_Text segment_
= Beginning of Section =

High consumption of trans fatty acids (TFA) has been linked to increased risk of heart disease, stroke and even cancer.
Despite efforts to reduce consumption of TFA, a substantial number of people still consume large amounts, mainly through frozen foods such as pizza or baked products that contain partially hydrogenated cooking oils.
Trans fats don’t appear naturally in the human body, which means the levels we have in our tissues depend on either the amount we consume or the way our bodies process them.
Unlike other fatty acids in the diet, little is known about what happens to TFA after they are consumed. The metabolic processing of TFA could influence circulating TFA concentrations and possibly modulate or mediate their impact on health.
A Vanderbilt researcher and his colleagues from other institutions conducted a study to understand genetic factors that determine tissue concentrations of TFA, and the results were published online in The American Journal of Clinical Nutrition.
“The objective of the study was to elucidate novel biologic pathways that may influence the amount of circulating TFA by evaluating associations between common genetic variants and TFA isomers measured in blood,” said author Edmond K. Kabagambe, DVM, Ph.D., M.S., associate professor of Medicine in the Division of Epidemiology.
Kabagambe and colleagues pooled data from seven prospective genome-wide association studies (GWAS) of phospholipid TFA levels across more than 8,000 participants of European descent.
They identified several single nucleotide polymorphisms in the GWAS and further evaluated them for association with circulating TFA levels among African-Americans, Chinese-Americans and Hispanic-Americans from two of the participating cohorts.

= End of Section =

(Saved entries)
= Beginning of Section =

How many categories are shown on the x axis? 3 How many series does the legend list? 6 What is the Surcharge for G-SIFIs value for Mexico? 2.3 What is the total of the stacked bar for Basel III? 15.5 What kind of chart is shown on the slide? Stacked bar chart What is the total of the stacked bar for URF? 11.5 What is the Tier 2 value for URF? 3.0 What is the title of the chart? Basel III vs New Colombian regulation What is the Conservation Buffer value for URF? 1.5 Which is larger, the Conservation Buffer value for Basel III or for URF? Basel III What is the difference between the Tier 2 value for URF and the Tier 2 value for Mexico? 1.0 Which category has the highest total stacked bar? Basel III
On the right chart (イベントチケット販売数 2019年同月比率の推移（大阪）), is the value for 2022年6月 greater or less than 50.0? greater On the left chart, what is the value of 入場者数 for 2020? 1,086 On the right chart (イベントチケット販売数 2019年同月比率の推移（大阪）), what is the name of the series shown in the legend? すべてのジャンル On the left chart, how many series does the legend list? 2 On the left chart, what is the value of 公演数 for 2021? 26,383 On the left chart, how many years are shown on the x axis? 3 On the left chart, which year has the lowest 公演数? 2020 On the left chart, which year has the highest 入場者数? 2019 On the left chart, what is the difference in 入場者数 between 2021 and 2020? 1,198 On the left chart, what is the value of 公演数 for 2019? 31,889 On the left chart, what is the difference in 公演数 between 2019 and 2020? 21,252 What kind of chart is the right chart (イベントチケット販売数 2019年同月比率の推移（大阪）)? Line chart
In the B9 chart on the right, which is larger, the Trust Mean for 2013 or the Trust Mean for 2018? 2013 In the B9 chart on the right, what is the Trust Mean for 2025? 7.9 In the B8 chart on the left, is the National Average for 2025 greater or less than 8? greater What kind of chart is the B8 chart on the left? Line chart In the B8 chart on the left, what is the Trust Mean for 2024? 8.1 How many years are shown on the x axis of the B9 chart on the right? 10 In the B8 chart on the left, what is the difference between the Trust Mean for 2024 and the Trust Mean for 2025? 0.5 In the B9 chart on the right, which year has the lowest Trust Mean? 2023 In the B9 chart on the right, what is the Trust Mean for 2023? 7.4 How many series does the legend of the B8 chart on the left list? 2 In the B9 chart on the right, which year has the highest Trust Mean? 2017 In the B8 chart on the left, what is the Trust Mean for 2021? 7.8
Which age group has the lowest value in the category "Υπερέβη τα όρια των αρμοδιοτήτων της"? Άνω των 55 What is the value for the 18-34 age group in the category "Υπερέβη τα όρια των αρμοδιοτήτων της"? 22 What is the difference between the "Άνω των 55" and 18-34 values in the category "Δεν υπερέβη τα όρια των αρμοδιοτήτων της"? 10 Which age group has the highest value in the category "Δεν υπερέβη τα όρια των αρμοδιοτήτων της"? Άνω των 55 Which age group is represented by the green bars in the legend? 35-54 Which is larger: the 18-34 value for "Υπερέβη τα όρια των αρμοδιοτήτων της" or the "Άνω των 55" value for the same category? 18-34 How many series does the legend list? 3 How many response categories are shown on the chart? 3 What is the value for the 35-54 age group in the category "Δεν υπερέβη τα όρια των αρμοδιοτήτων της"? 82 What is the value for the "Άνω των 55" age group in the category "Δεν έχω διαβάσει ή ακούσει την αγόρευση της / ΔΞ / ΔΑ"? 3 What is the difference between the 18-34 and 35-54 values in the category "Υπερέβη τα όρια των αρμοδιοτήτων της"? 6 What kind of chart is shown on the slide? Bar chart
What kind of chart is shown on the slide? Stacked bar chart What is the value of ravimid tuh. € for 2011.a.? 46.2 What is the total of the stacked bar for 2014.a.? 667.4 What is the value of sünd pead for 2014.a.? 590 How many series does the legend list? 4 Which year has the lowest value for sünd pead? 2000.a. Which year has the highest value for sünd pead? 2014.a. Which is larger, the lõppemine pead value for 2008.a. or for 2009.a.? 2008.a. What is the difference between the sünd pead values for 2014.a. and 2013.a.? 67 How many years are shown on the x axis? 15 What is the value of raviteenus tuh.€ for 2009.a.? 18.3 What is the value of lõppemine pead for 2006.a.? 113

= End of Section =

_Set of tasks_
**1)** In the text on trans fatty acids, which journal published the study's results online?
**2)** Rewrite the passage of the text on trans fatty acids from "Despite efforts to" up to and including "bodies process them.", with "frozen foods" replaced by "processed foods".
**3)** Extend the text on trans fatty acids, beginning after its last sentence.

_Set of answers_
**1)** The American Journal of Clinical Nutrition

**2)**
Despite efforts to reduce consumption of TFA, a substantial number of people still consume large amounts, mainly through processed foods such as pizza or baked products that contain partially hydrogenated cooking oils.
Trans fats don’t appear naturally in the human body, which means the levels we have in our tissues depend on either the amount we consume or the way our bodies process them.

**3)**
“We identified novel genetic variants that, in part, determine trans fatty acid concentrations in plasma and red blood cell membranes.
“This novel evidence of genetic regulation of trans fatty acid suggests shared pathways with other polyunsaturated fatty acids,” Kabagambe said.
Also of major interest is the finding that a common fatty acid, arachidonic acid, may influence genetic regulation of tissue concentrations of trans fatty acids.
Additionally, in the African-American population, the specific genetic variants associated with TFA levels were different from those found in participants of European, Hispanic or Asian descent, but in all studied populations all the variants were in the same gene cluster of fatty acid desaturase enzymes.
“I think we need to do more studies to understand exactly which other genes or individual genetic variants control how TFA are processed and how such differences may affect competition between TFA and other dietary fatty acids like omega-3 fatty acids,” Kabagambe said.
It will be important to determine whether some people have a higher genetic predisposition to retain more of the TFA they consume and whether that translates into increased risk for disease or not. These are the questions the investigators want to address next.